Lihat ke Halaman Asli

Kartini, Wanita dan Sebuah Buku

Diperbarui: 22 April 2016   12:05

Kompasiana adalah platform blog. Konten ini menjadi tanggung jawab bloger dan tidak mewakili pandangan redaksi Kompas.

Bagikan ide kreativitasmu dalam bentuk konten di Kompasiana | Sumber gambar: Freepik

Sosok Kartini di Indonesia sangatlah spesial. Bagaimana tidak? Hanya Kartini saja tokoh yang dijadikan simbol perjuangan kaum wanita dan hanya dirinya saja pahlawan yang diperingati kelahirannya. Jika kita lihat hari pahlawan, seharusnya bisa saja disebut hari Bung Tomo, karena dari Bung Tomo lah para prajurit bergerak melawan Belanda dan sekutu di Surabaya. Kemudian Bandung lautan api, sebenarnya bisa saja disebut hari Muhammad Toha, karena dialah yang pertama membakar markas Belanda dengan bom bunuh diri, tapi mereka semua tidak disebut namanya dalam hari itu, mereka hanya diceritakan kepahlawanan mereka pada hari itu. Bahkan mereka tidak dirayakan kelahirannya oleh Bangsa Indonesia meskipun mereka juga banyak jasanya. Bahkan Soekarno dan Moh. Hatta hari kelahirannya tidak dirayakan, hanya kartini saja yang dirayakan.

→ **Masukan Tugas**
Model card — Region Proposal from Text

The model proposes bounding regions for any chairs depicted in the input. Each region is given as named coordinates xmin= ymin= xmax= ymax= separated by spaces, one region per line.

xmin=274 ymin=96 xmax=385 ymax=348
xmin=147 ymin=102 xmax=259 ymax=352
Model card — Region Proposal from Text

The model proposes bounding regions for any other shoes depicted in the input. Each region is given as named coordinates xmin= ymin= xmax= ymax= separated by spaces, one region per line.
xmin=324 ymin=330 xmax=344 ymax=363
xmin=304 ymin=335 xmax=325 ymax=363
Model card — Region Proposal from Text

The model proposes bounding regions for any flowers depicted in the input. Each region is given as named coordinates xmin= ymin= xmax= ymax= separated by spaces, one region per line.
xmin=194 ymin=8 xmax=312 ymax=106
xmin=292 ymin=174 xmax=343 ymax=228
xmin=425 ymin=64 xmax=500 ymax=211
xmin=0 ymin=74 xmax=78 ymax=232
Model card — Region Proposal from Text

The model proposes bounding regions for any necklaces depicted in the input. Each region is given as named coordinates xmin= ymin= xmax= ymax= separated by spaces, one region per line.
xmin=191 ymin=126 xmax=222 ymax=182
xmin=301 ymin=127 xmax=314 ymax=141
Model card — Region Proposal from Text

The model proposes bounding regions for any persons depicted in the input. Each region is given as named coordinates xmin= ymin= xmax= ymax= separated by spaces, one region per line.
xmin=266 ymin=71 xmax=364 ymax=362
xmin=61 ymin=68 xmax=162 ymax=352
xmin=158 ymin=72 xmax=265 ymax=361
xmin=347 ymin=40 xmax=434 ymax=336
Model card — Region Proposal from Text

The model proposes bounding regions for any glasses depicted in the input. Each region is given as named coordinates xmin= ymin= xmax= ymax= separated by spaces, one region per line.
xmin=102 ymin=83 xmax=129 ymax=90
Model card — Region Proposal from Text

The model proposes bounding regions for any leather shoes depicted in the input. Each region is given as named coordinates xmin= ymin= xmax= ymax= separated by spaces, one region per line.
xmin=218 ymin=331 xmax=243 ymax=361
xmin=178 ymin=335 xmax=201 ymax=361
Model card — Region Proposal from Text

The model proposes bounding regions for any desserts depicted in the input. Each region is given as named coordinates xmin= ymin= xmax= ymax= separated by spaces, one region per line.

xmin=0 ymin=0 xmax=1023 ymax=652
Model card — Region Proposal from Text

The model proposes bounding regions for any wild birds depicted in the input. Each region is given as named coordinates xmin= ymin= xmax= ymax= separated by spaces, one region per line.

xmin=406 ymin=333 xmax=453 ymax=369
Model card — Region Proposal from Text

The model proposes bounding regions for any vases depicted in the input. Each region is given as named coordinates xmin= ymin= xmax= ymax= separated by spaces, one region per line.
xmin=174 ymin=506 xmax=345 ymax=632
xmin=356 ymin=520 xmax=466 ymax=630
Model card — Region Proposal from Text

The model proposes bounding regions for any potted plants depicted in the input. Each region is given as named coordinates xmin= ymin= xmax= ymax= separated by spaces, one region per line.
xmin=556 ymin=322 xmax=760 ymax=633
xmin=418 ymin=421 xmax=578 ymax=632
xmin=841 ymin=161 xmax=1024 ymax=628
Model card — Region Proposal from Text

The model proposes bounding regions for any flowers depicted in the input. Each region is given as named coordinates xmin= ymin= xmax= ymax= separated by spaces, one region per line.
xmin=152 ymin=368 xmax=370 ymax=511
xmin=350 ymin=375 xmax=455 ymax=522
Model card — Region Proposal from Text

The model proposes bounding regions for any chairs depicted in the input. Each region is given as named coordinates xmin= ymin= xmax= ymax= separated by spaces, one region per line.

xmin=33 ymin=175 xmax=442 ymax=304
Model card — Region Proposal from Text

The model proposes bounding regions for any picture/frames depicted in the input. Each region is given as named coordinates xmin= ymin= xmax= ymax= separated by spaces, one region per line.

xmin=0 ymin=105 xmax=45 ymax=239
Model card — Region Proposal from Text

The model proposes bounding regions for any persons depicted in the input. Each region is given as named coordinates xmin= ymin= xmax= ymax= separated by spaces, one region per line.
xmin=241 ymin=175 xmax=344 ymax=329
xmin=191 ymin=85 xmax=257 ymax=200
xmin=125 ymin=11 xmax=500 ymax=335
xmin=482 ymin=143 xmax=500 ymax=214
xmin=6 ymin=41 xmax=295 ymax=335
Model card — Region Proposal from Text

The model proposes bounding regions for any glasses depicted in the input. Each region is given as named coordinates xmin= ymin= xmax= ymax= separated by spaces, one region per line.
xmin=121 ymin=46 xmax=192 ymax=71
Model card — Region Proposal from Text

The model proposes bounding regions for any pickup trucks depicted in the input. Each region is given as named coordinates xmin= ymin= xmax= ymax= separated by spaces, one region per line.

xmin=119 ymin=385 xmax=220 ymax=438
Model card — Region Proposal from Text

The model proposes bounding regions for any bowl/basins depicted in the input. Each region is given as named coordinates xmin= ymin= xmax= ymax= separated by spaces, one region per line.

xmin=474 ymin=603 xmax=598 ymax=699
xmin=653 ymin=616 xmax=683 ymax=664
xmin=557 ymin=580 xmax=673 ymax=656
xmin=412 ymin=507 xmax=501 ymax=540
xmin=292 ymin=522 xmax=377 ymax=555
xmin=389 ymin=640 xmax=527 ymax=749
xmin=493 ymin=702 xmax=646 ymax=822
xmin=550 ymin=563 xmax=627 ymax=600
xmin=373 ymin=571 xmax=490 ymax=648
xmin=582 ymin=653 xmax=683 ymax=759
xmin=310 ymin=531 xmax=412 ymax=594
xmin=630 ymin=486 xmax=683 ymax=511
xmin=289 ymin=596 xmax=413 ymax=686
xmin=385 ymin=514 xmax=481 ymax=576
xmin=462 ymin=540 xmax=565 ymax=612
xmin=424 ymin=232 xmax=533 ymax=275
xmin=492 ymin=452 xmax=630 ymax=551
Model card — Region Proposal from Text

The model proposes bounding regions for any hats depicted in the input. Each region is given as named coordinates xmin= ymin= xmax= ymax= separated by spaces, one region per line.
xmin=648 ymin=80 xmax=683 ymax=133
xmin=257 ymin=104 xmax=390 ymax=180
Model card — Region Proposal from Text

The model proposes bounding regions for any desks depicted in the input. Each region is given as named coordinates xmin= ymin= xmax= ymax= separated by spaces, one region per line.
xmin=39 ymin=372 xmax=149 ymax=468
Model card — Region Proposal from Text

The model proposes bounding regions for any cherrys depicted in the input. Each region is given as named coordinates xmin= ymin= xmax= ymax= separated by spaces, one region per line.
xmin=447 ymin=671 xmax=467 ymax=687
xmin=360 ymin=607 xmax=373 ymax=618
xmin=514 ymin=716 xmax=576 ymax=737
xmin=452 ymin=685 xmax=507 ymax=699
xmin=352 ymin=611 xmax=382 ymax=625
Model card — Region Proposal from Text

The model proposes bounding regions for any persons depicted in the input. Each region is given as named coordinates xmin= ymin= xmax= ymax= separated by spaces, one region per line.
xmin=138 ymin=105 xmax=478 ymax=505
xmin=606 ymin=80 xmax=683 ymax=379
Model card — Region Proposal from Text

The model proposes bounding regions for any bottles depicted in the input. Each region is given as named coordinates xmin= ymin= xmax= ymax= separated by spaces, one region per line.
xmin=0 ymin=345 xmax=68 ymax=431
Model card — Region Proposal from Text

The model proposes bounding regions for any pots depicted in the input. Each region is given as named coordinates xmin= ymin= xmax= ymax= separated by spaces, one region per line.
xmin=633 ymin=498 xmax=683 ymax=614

→ **Soal Latihan 1**
Menurut kutipan tentang Kartini, siapa yang pertama membakar markas Belanda dengan bom bunuh diri?
→ **Soal Latihan 2**
Salin ulang baris-baris entri, mulai dari baris pertama entri sampai dengan baris yang memuat "xmin=0 ymin=74 xmax=78 ymax=232".

→ **Pembahasan Jawaban 1**
Muhammad Toha.

→ **Pembahasan Jawaban 2**
Model card — Region Proposal from Text

The model proposes bounding regions for any chairs depicted in the input. Each region is given as named coordinates xmin= ymin= xmax= ymax= separated by spaces, one region per line.

xmin=274 ymin=96 xmax=385 ymax=348
xmin=147 ymin=102 xmax=259 ymax=352
Model card — Region Proposal from Text

The model proposes bounding regions for any other shoes depicted in the input. Each region is given as named coordinates xmin= ymin= xmax= ymax= separated by spaces, one region per line.
xmin=324 ymin=330 xmax=344 ymax=363
xmin=304 ymin=335 xmax=325 ymax=363
Model card — Region Proposal from Text

The model proposes bounding regions for any flowers depicted in the input. Each region is given as named coordinates xmin= ymin= xmax= ymax= separated by spaces, one region per line.
xmin=194 ymin=8 xmax=312 ymax=106
xmin=292 ymin=174 xmax=343 ymax=228
xmin=425 ymin=64 xmax=500 ymax=211
xmin=0 ymin=74 xmax=78 ymax=232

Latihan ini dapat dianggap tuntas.